Иль потечет обратно Висла?
Или снега не будут больше
Зимою покрывать ковыль?
Или о Габсбургов костыль
Пристало опираться Польше?
И ты, славянская комета,
В своем блужданьи вековом,
Рассыпалась чужим огнем,
Сообщница чужого света!
1914
В белом раю лежит богатырь:
Пахарь войны, пожилой мужик.
В серых глазах мировая ширь:
Великорусский державный лик.
Только святые умеют так
В благоуханном гробу лежать,
Выпростав руки, блаженства в знак,
Славу свою и покой вкушать.
Разве Россия не белый рай
И не веселые наши сны?
Радуйся, ратник, не умирай:
Внуки и правнуки спасены!
Декабрь 1914
Негодованье старческой кифары…
Еще жива несправедливость Рима,
И воют псы, и бедные татары
В глухих деревнях каменного Крыма.
О Цезарь, Цезарь, слышишь ли блеянье
Овечьих стад и смутных волн движенье?
Что понапрасну льешь свое сиянье,
Луна – без Рима жалкое явленье?
Не та, что ночью смотрит в Капитолий
И озаряет лес столпов холодных,
А деревенская луна, не боле,
Луна – возлюбленная псов голодных.
1915
Какая вещая Кассандра
Тебе пророчила беду?
О будь, Россия Александра,
Благословенна и в аду!
Рукопожатье роковое
На шатком неманском плоту
…………………….
1915
Не фонари сияли нам, а свечи
Александрийских стройных тополей.
Вы сняли черный мех с груди своей
И на мои переложили плечи.
Смущенная величием Невы,
Ваш чудный мех мне подарили вы!
Май 1916
Дочь Андроника Комнена,
Византийской славы дочь!
Помоги мне в эту ночь
Солнце выручить из плена,
Помоги мне пышность тлена
Стройной песнью превозмочь,
Дочь Андроника Комнена,
Византийской славы дочь!
1916
Когда октябрьский нам готовил временщик
Ярмо насилия и злобы
И ощетинился убийца-броневик
И пулеметчик низколобый –
Керенского распять потребовал солдат,
И злая чернь рукоплескала:
Нам сердце на штыки позволил взять Пилат,
Чтоб сердце биться перестало!
И укоризненно мелькает эта тень,
Где зданий красная подкова,
Как будто слышу я в октябрьский тусклый день:
Вязать его, щенка Петрова!
Среди гражданских бурь и яростных личин,
Тончайшим гневом пламенея,
Ты шел бестрепетно, свободный гражданин,
Куда вела тебя Психея.
И если для других восторженный народ
Венки свивает золотые –
Благословить тебя в глубокий ад сойдет
Стопою легкою Россия!
Ноябрь 1917
Кто знает?
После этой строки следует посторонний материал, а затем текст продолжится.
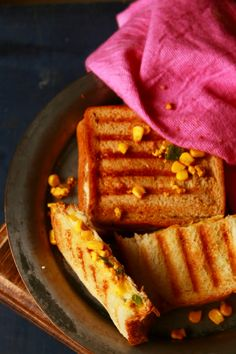 grilled paneer cheese sandwich - tasty, easy, healthy and filling sandwich recipe with paneer #paneer #sandwich #vegetarian #bread #indian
Может быть, не хватит мне свечи –
И среди бела дня останусь я в ночи;
И, зернами дыша рассыпанного мака,
На голову мою надену митру мрака,
Как поздний патриарх в разрушенной Москве,
Неосвященный мир неся на голове –
Чреватый слепотой и муками раздора, –
Как Тихон – ставленник последнего собора!
Ноябрь 1917
На этом диком страшном свете
Ты, друг полночных похорон,
В высоком строгом кабинете
Самоубийцы – телефон!
Асфальта черные озера
Изрыты яростью копыт,
И скоро будет солнце: скоро
Безумный петел прокричит.
А там дубовая Валгалла
И старый пиршественный сон;
Судьба велела, ночь решала,
Когда проснулся телефон.
Весь воздух выпили тяжелые портьеры,
На Театральной площади темно.
Звонок – и закружились сферы:
Самоубийство решено.
Куда бежать от жизни гулкой,
От этой каменной уйти?
Молчи, проклятая шкатулка!
На дне морском цветет: прости!
И только голос, голос-птица
Летит на пиршественный сон.
Ты – избавленье и зарница
Самоубийства, телефон!
Июнь 1918
Всё чуждо нам в столице непотребной:
Ее сухая черствая земля,
И буйный торг на Сухаревке хлебной,
И страшный вид разбойного Кремля.
Она, дремучая, всем миром правит,
Мильонами скрипучих арб она
Качнулась в путь – и полвселенной давит
Ее базаров бабья ширина.
Ее церквей благоуханных соты –
Как дикий мед, заброшенный в леса,
И птичьих стай густые перелеты
Угрюмые волнуют небеса.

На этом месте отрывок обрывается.